Split on multiple characters
For example we might have a string built up from pairs concatenated with &. The two parts of each pair is separated by =.
use Data::Dumper qw(Dumper); my $str = 'fname=Foo&lname=Bar&email=foo@bar.com'; my @words = split /[=&]/, $str; print Dumper \@words;
$VAR1 = [ 'fname', 'Foo', 'lname', 'Bar', 'email', 'foo@bar.com' ];
Of course, if we know these are key-value pairs, then we might want to assign the result to a hash instead of an array:
use Data::Dumper qw(Dumper); my $str = 'fname=Foo&lname=Bar&email=foo@bar.com'; my %user = split /[=&]/, $str; print Dumper \%user;
And the result looks much better:
$VAR1 = { 'fname' => 'Foo', 'email' => 'foo@bar.com', 'lname' => 'Bar' };
Split on empty string
Splitting on the empty string, or empty regex, if you wish is basically saying "split at every place where you find an empty string". Between every two characters there is an empty string so splitting on an empty string will return the original string cut up to individual characters:
use Data::Dumper qw(Dumper); my $str = "Hello World"; my @chars = split //, $str; print Dumper \@chars;
$VAR1 = [ 'H', 'e', 'l', 'l', 'o', ' ', 'W', 'o', 'r', 'l', 'd' ];
Including trailing empty fields
By default split
will exclude any fields at the end of the string that are empty. However you can pass a 3rd parameter to be -1.

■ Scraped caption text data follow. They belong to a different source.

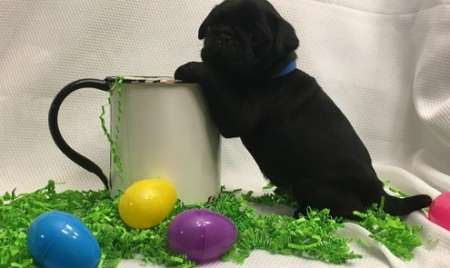 Black Pug Puppies Available for sale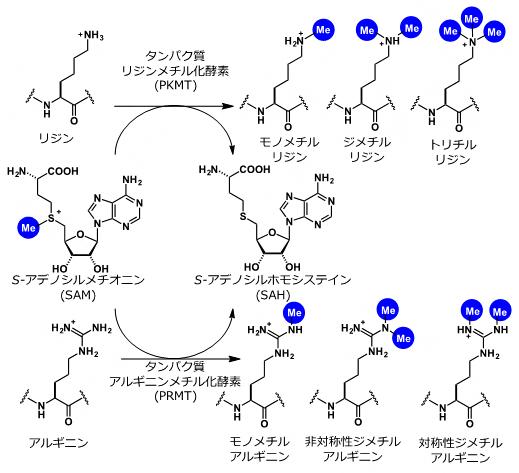 タンパク質メチル化反応、S-アデノシルメチオンニンの図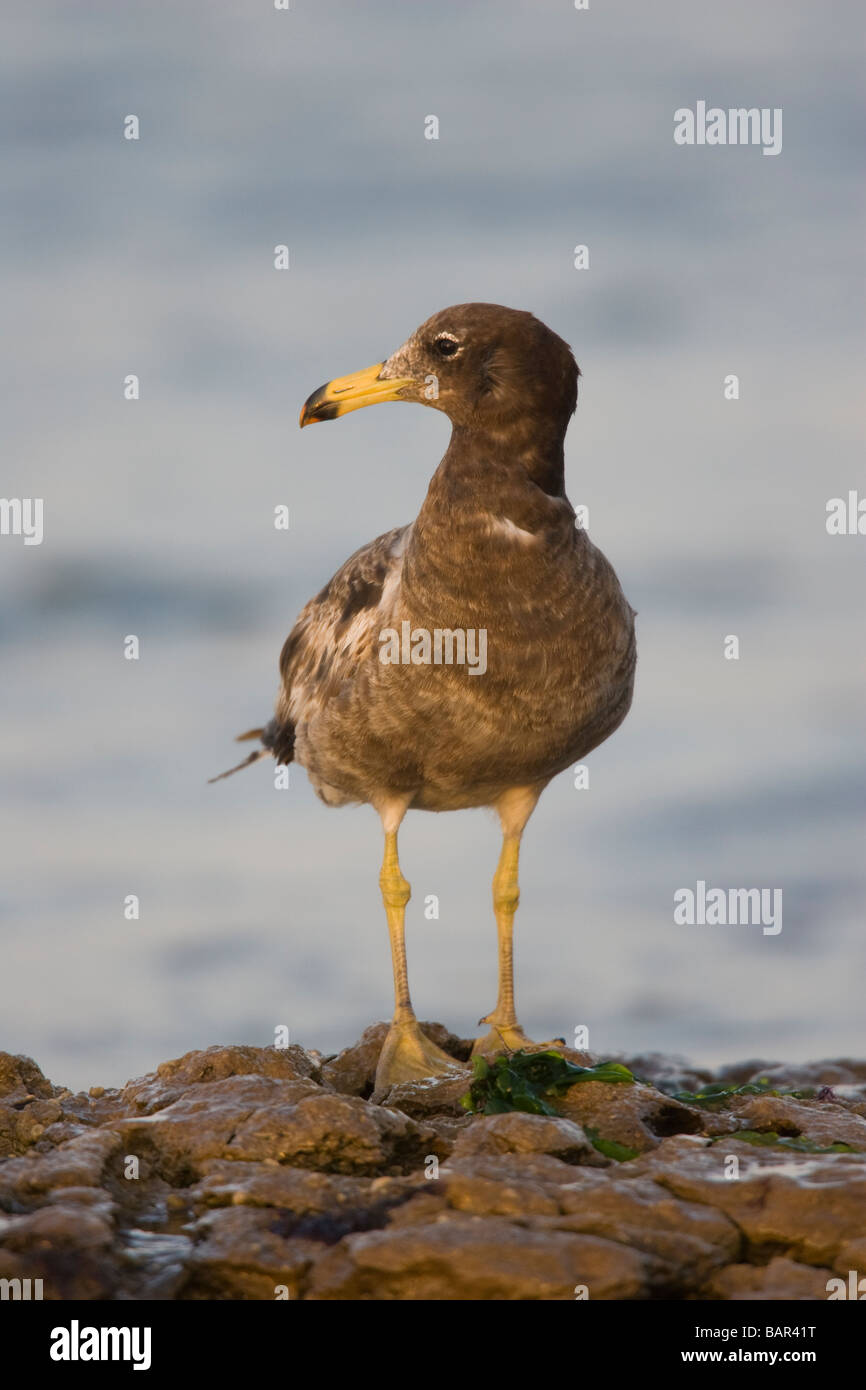 First winter Band-tailed Gull (Larus belcheri) standing on a rocky shorline - Stock Image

If the 3rd parameter is a positive number it limits the number of fields returned. When it is -1, it instructs split to include
all the fields. Even the trailing empty fields.

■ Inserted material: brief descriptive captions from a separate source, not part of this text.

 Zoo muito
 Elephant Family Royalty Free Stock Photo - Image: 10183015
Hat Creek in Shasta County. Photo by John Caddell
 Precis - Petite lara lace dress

examples/split_empty_trailing.pl
use strict; use warnings; use 5.010; use Data::Dumper qw(Dumper); say Dumper [split /;/, ";a;b;c"]; say Dumper [split /;/, ";a;b;c;"]; say Dumper [split /;/, ";a;b;c;;"]; say Dumper [split/;/, ";a;b;c;;", -1];
$VAR1 = [ '', 'a', 'b', 'c' ]; $VAR1 = [ '', 'a', 'b', 'c' ]; $VAR1 = [ '', 'a', 'b', 'c' ]; $VAR1 = [ '', 'a', 'b', 'c', '', '' ];
Beware of regex special characters
A common pitfall with split, especially if you use a string as the separator (split STRING, STRING) as in split ';', $line; is that even if you pass the first parameters as a string it still behaves as a regex. So for example
split '|', $line;
is the same as
split /|/, $line;
and both will split the string character by character. The right way to split on a pipe | character is to escape the special regex character:
split /\|/, $line;
Other examples
Though in the general case split is not the right tool for this job, it can be employed for reading simple CSV files. Check that article for much better ways to read a CSV or TSV file.
It is also a critical part of the example showing how to count words in a text file.
Another special case helps to retain the separator or parts of it.
Comments
if i want to divide 256 bits string in two 128 bits strings then ?
Minor frustration on my part - I was trying to split on the vertical bar (parsing some data output from sql). I completely blanked on it being interpreted as a regex OR, and so
split /|/
was splitting on empty string. So, of course I needed to escape it!
split /\|/
Good point. I've added your example to the article! Thanks.
I have one problem to solve with perl and I cannot find the way here. Anyway I have to split one file into number of different files and to give name to them. example of the single uniprot file:
AC P24567 DC XXXXX SP H. sapiens.. // AC P24567 DC XXXXX SP E.colo.. // Each entry is seperated by //, what I want is to split this file at each // at to give each file name according to its AC name (P24567, etc..). Can You give me some kind of hint where can I search for this kind of command.
Best
how to split a string with "." (dot ) base seperation ?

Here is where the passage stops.